Defined rntm_t to relocate cntx_t.thrloop (#235).

Details:
- Defined a new struct datatype, rntm_t (runtime), to house the thrloop
  field of the cntx_t (context). The thrloop array holds the number of
  ways of parallelism (thread "splits") to extract per level-3
  algorithmic loop until those values can be used to create a
  corresponding node in the thread control tree (thrinfo_t structure),
  which (for any given level-3 invocation) usually happens by the time
  the macrokernel is called for the first time.
- Relocating the thrloop from the cntx_t remedies a thread-safety issue
  when invoking level-3 operations from two or more application threads.

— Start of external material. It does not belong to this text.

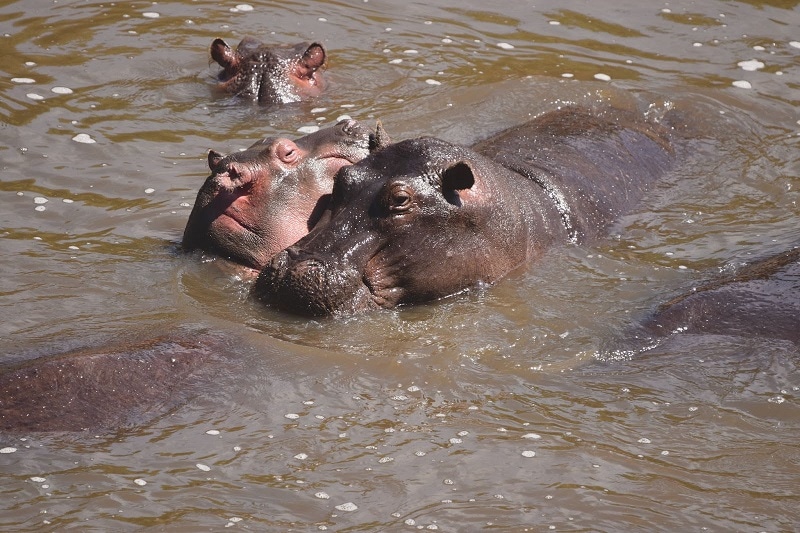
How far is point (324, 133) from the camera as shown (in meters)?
8.05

  The race condition existed because the cntx_t, a pointer to which is
  usually queried from the global kernel structure (gks), is supposed to
  be a read-only. However, the previous code would write to the cntx_t's
  thrloop field *after* it had been queried, thus violating its read-only
  status. In practice, this would not cause a problem when a sequential
  application made a multithreaded call to BLIS, nor when two or more
  application threads used the same parallelization scheme when calling
  BLIS, because in either case all application theads would be using
  the same ways of parallelism for each loop. The true effects of the
  race condition were limited to situations where two or more application
  theads used *different* parallelization schemes for any given level-3
  call.
- In remedying the above race condition, the application or calling
  library can now specify the parallelization scheme on a per-call basis.

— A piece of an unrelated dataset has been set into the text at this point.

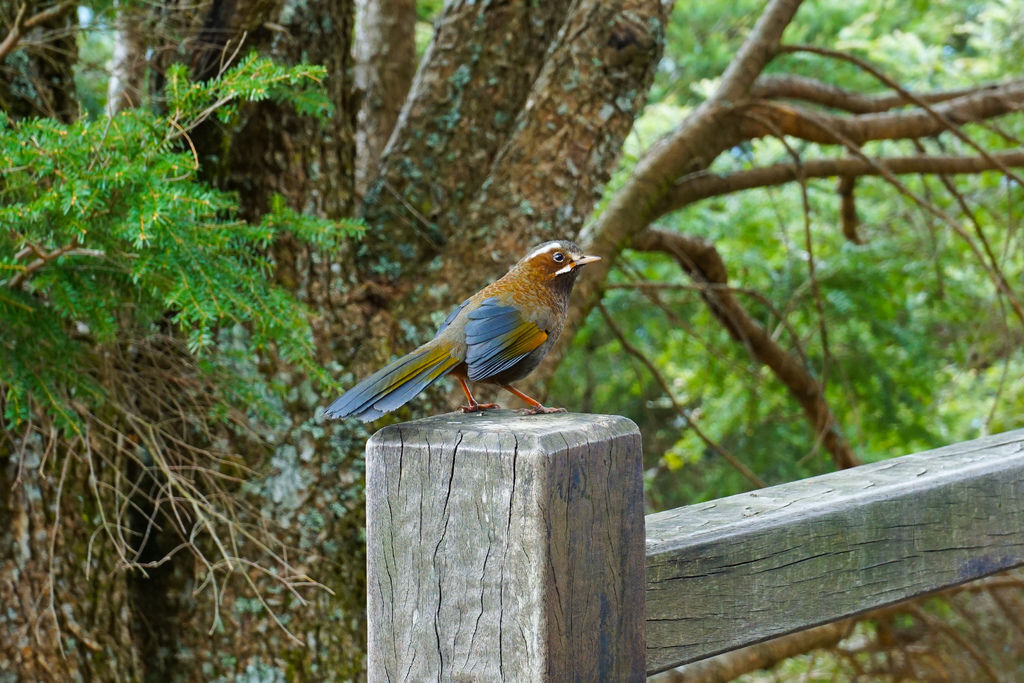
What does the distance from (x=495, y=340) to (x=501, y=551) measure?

  All that is required is that the thread encode its request for
  parallelism into the rntm_t struct prior to passing the address of the
  rntm_t to one of the expert interfaces of either the typed or object
  APIs. This allows, for example, one application thread to extract 4-way
  parallelism from a call to gemm while another application thread
  requests 2-way parallelism. Or, two threads could each request 4-way
  parallelism, but from different loops.
- A rntm_t* parameter has been added to the function signatures of most
  of the level-3 implementation stack (with the most notable exception
  being packm) as well as all level-1v, -1d, -1f, -1m, and -2 expert
  APIs. (A few internal functions gained the rntm_t* parameter even
  though they currently have no use for it, such as bli_l3_packm().)

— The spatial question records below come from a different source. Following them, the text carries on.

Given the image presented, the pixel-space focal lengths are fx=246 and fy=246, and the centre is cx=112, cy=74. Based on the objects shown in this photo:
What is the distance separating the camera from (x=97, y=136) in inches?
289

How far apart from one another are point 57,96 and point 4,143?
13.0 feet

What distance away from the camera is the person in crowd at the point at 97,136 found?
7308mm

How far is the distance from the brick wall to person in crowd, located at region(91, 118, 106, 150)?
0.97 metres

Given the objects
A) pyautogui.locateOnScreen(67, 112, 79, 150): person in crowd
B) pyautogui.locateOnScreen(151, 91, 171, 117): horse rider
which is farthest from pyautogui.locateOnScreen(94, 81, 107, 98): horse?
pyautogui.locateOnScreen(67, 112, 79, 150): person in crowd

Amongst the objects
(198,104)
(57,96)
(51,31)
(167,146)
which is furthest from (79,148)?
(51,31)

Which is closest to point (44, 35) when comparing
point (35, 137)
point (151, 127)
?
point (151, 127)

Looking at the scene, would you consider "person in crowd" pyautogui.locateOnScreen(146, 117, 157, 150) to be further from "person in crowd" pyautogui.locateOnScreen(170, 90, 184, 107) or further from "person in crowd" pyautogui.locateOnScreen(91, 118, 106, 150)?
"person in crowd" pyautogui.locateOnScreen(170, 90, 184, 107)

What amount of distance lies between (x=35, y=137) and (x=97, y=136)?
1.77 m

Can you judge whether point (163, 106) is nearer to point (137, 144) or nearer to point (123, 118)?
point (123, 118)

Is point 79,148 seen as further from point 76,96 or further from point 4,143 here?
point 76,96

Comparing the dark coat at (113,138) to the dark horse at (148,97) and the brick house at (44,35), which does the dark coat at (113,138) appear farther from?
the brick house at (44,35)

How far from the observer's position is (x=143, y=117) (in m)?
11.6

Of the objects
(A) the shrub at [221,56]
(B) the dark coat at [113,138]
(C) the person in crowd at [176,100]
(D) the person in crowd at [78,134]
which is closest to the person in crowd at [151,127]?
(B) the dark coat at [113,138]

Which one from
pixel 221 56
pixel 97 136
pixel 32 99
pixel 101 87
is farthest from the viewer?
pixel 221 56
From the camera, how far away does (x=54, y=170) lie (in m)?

  This required some internal calls to some of those functions to
  be updated since BLIS was already using those operations internally
  via the expert interfaces. For situations where a rntm_t object is
  not available, such as within packm/unpackm implementations, NULL is
  passed in to the relevant expert interfaces. This is acceptable for
  now since parallelism is not obtained for non-level-3 operations.
- Revamped how global parallelism is encoded. First, the conventional
  environment variables such as BLIS_NUM_THREADS and BLIS_*_NT  are only
  read once, at library initialization. (Thanks to Nathaniel Smith for
  suggesting this to avoid repeated calls getenv(), which can be slow.)
  Those values are recorded to a global rntm_t object. Public APIs, in
  bli_thread.c, are still available to get/set these values from the
  global rntm_t, though now the "set" functions have additional logic
  to ensure that the values are set in a synchronous manner via a mutex.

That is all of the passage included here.